Sein letzter Film „The Lobster“ war noch der leichteste; dort triumphierte der Glanz der poetischen Empfindung über das beklemmende Szenario. In „The Killing of a Sacred Deer“ herrscht dagegen die blanke Schwärze. Selbst in den lichtdurchfluteten Räumen und auf den spiegelblanken Böden seines Hauptspielorts, einer edlen amerikanischen Klinik. Sogar die misslungene Herz-OP des Filmanfangs sieht so appetitlich aus wie eine Schwartau-Konfitürenwerbung.

Thriller mit mythologischen Motiven

Colin Farrell spielt mit imposantem Rauschebart den verantwortlichen Chirurgen, eine Koryphäe, die die eigene Fehlbarkeit professionell herunterspielt. Aus heimlichem Schuldgefühl unterhält er freilich eine Freundschaft mit dem heranwachsenden Sohn des verstorbenen Patienten.

Wie im Sanatorium von „The Lobster“ wird die rationale Welt der Medizin mit einer Tür zum Irrealen konfrontiert. Als es dem Jungen nicht gelingt, den freundlichen Arzt mit seiner Mutter zu verkuppeln, erpresst er ihn mit einem Fluch: Sollte er sich nicht entschließen, wahlweise eines seiner beiden Kinder oder die von Nicole Kidman gespielte Ehefrau zu töten, würden alle eines Todes sterben, der sich schleichend ankündigt: Die Kinder bekommen – medizinisch unerklärlich – schon einmal gelähmte Beine.

Es ist eine Spezialität der Coen-Brüder, die Lanthimos hier zubereiten möchte: einen rabenschwarzen Thriller mit mythologischen Motiven: Der Titel bezieht sich auf Iphigenie, die der Sage nach von ihrem Vater Agamemnon der zornigen Göttin Artemis als Opfergabe angeboten wurde. Doch in seiner Unaufgeregtheit ist der böse Junge wohl noch bedrohlicher als jede Gottheit. Entfernt erinnert er an Damien, den schwarzhaarigen Rotzbengel aus dem Gruselklassiker „Das Omen“. Gleichwohl wirkt die Filmfigur auch im Monströsen selber schutzbedürftig. Der Verlustschmerz ist bei allem Rachestreben sichtbar. Der bereits 25-jährige Barry Keoghan („Dunkirk“) wirkt in dieser Oscar-reifen Rolle auf gespenstische Weise alterslos.

Kritik an amerikanischen Werten

Wie stets bei Lanthimos agieren die Figuren nach einem dem Zuschauer verborgenen Regelwerk. Warum spricht Colin Farrell bis zu seinem späten Ausbruch mit einem so bemüht-emotionslosen Tonfall? Und was ist der Ursprung des merkwürdigen Schlafzimmerrituals mit seiner unterkühlten Ehefrau? Es ist ein überaus böser Film, soviel ist sicher, gerade weil er nicht zu erkennen gibt, worauf sich seine immanente Wut richtet. Ist es die vorgebliche Perfektion einer für die Oberschicht gebauten Privatklinik? Man kann Lanthimos ersten US-Film durchaus als Kritik an amerikanischen Werten verstehen. Die Kritik jedenfalls spaltete er dort zutiefst. Der Autor der renommierten „St. Louis Post-Dispatch“ nannte den Film bereits im Titel „moralisch abstoßend“ und schloss: „Das ist der Schlechte-Laune-Film des Jahres. Empfohlen für jemanden, den Sie hassen.“ Erstaunlich, welche Reaktionen Kunst doch hervorrufen kann.

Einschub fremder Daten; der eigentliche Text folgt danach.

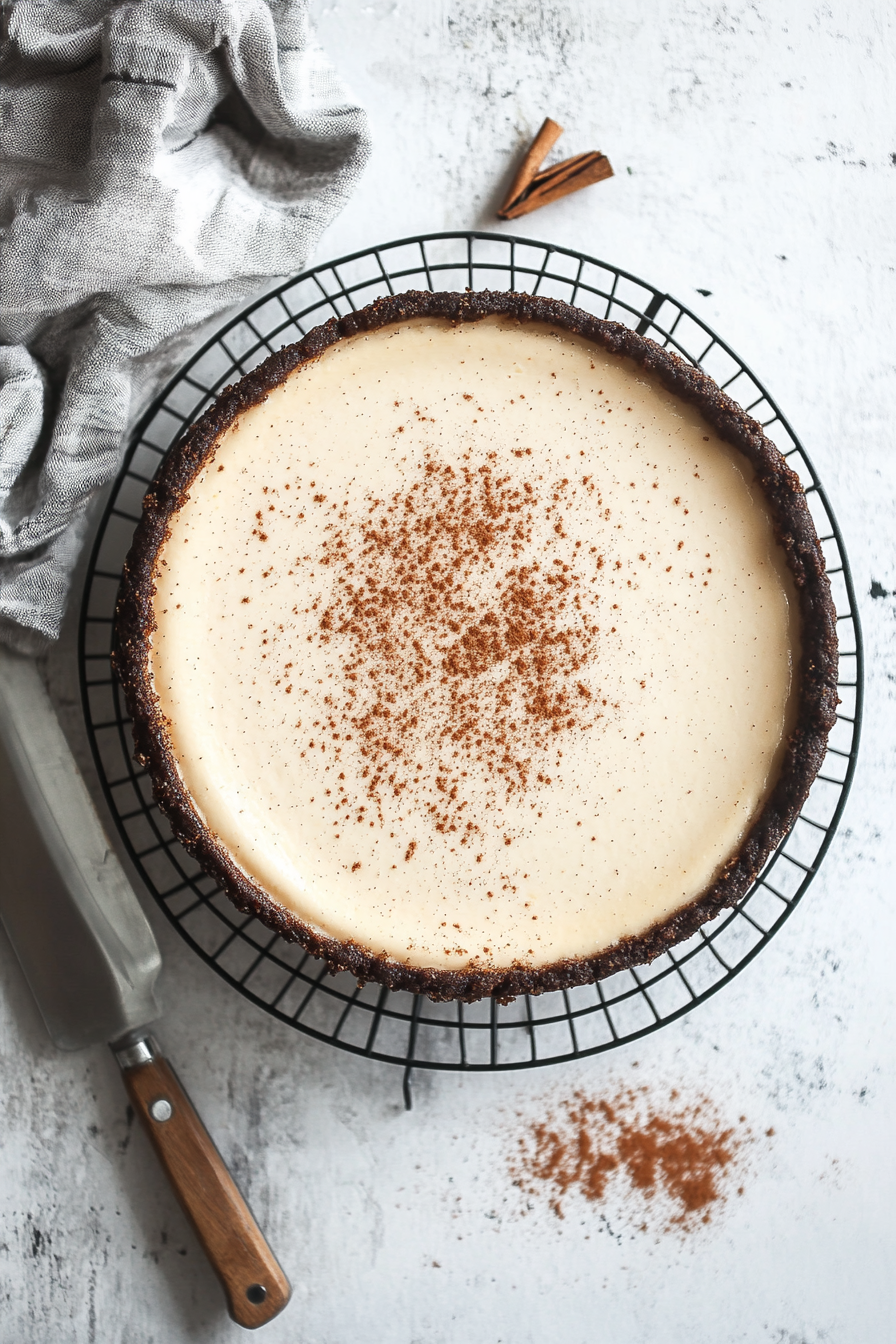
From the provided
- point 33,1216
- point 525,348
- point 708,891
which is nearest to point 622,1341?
point 708,891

„The Killing of a Sacred Deer“ erinnert an einen jener Alpträume, die wir noch beim Schlafen als solche entlarven. Erstaunlich nur, dass alle Figuren, die darin vorkommen, nichts davon ahnen. Und der erlösende Wecker bleibt gnadenlos stumm.

The Killing of a Sacred Deer. GB / Irland / USA 2017. Regie: Giorgos Lanthimos. 101 Minuten.